LEFT THY FIRST LOVE!
William Andrew Dillard
Parson to Person
The church of the Living God at Ephesus played a prominent part in the initial spread of Christianity as well as in the makeup of the New Testament. The book that bears its name features some of the best loved verses in the Bible.
The church was born in an idol worshipping city, creating significant, violent protests, yet it was a tremendous work of the Apostle Paul, who went out of his way to pay it one last visit near the end of his free ministry. It was also home to the ministry of Aquila and Priscilla, and a preaching station of glib Apollos.
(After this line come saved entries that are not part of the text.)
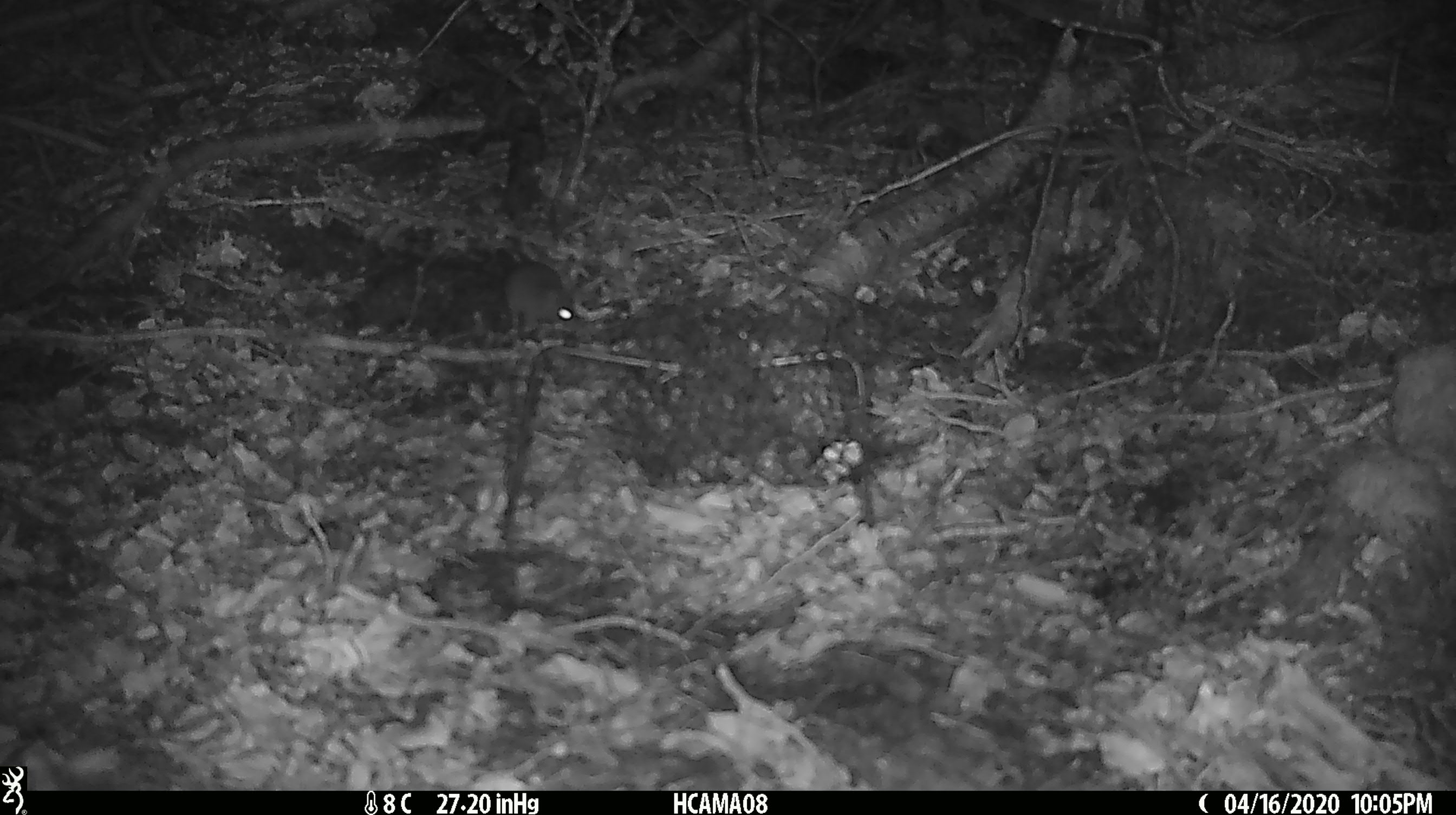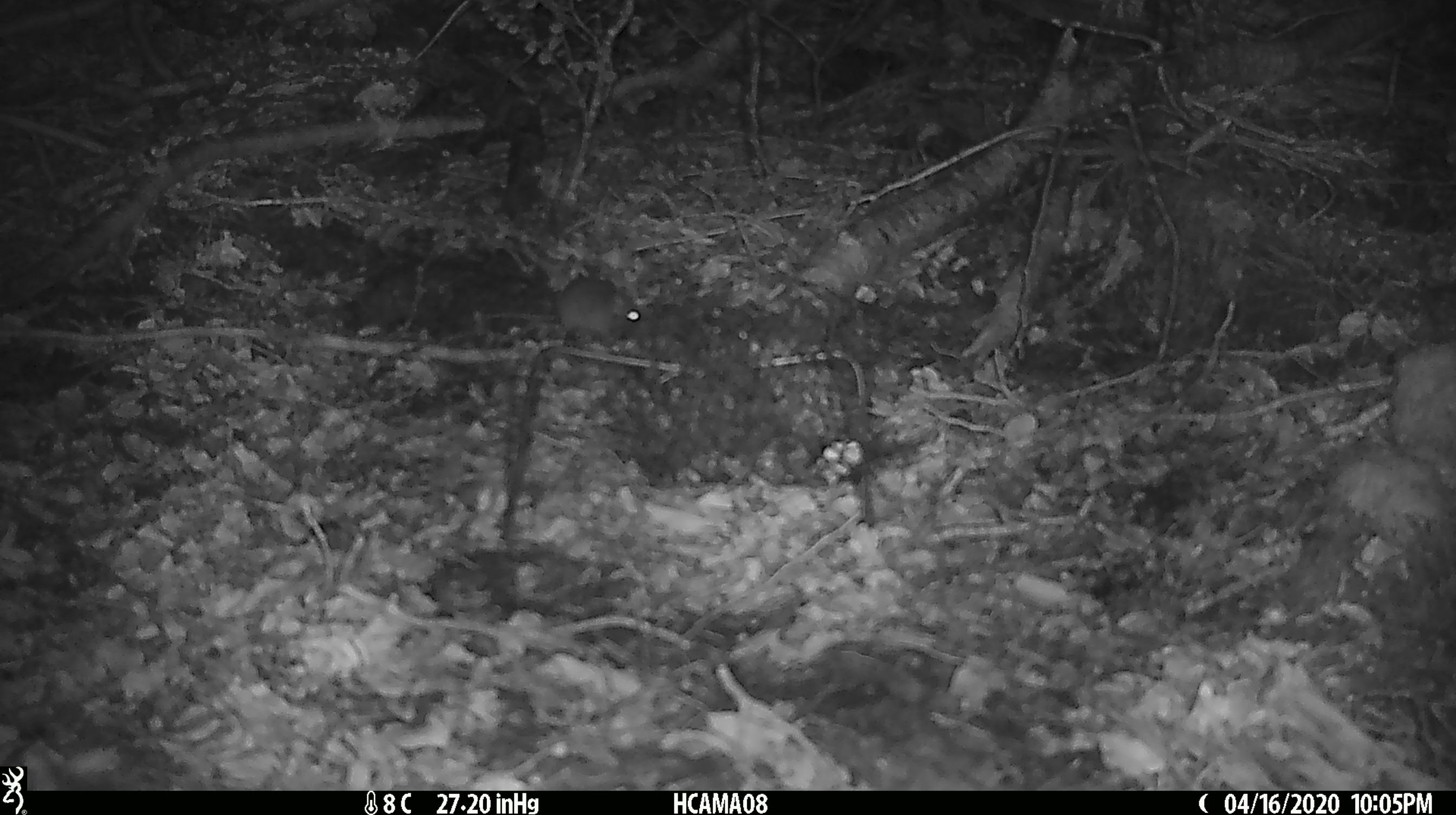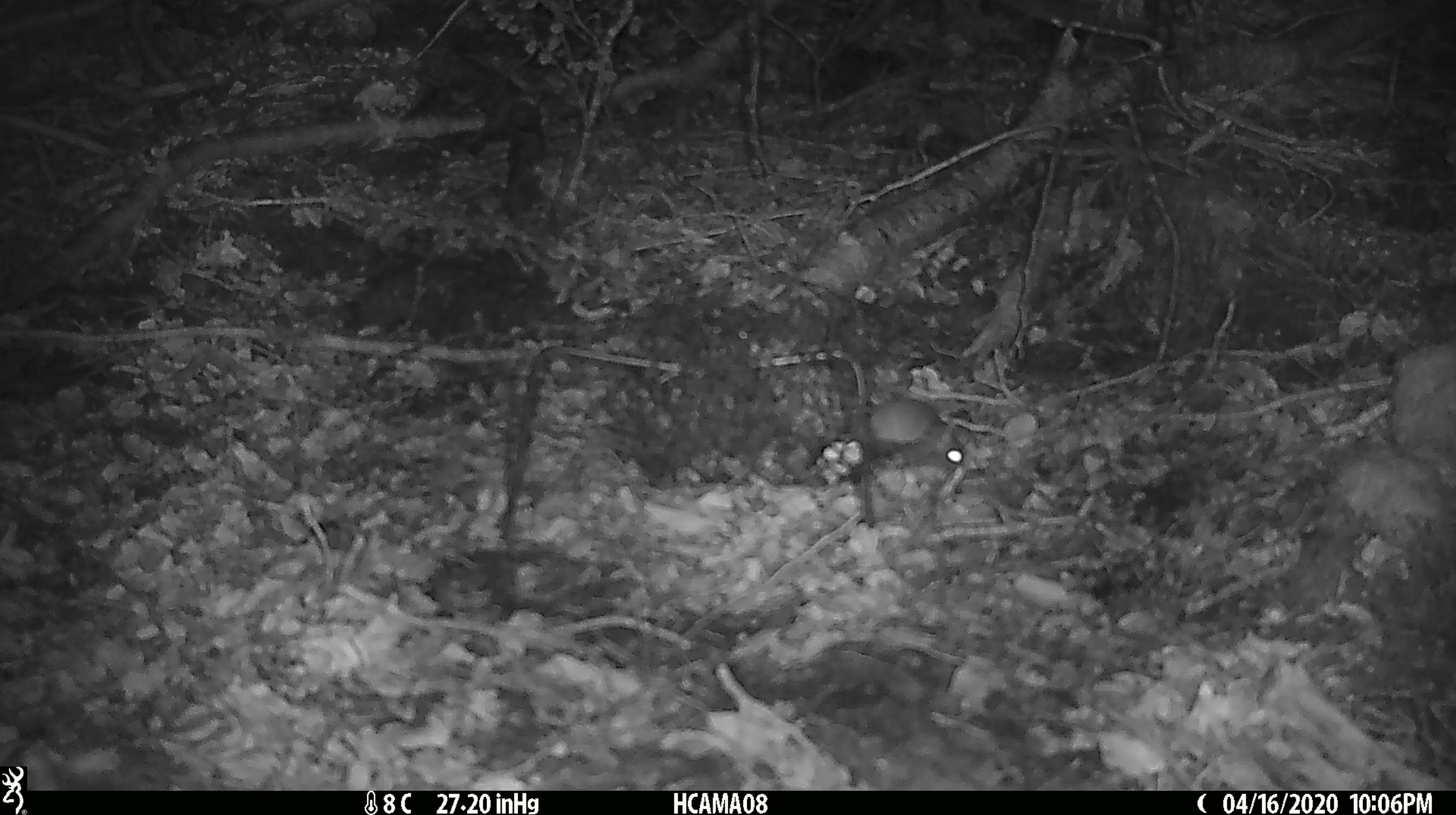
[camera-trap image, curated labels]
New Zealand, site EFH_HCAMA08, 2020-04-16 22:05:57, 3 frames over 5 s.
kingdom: Animalia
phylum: Chordata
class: Mammalia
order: Rodentia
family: Muridae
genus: Mus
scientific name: Mus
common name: mouse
Mouse (Mus).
It was this writer’s delight to visit the ruins of the ancient city which still bears ample evidence of its early prominence, including remains of winding streets, shops, libraries, homes, and huge storage facilities of grain. There are also remains of city laws engraved in stone in prominent places. Indeed the ancient amphitheater that hosted a protest crowd of some 50,000 in the days of Paul is there together with remains of an ancient church house and deep water baptistery. There are also prominent brothels, speaking to the sensuality of the idol worship so prominent, water cooled houses, epicurean regurgitation stations, and other indicators of material excesses of the day.
Again, the church is directly addressed in Revelation chapter two. The underscored criticism of it is that they had left their first love. Commentators, and other theologians have conjectured just what that means, and often skewed it to their own thinking more than to contextual evidence.
It is abundantly clear that the church, and indeed the entire city suffered from devastation of disease and earthquakes, yet the ruins of what once was remains. Evidence abounds that what happened to the church at Ephesus is what continues to happen to churches throughout the age: they left their first love, and their candlestick was removed, even though they may have continued to operate religiously for a time. What is that first love? The same that we all have. It is love for the God of the Word, of whom we want to know more from our spiritual birth onward. Carnality often deals that a mortal blow. Do you love the Word more than this material world? How much time do you spend with it?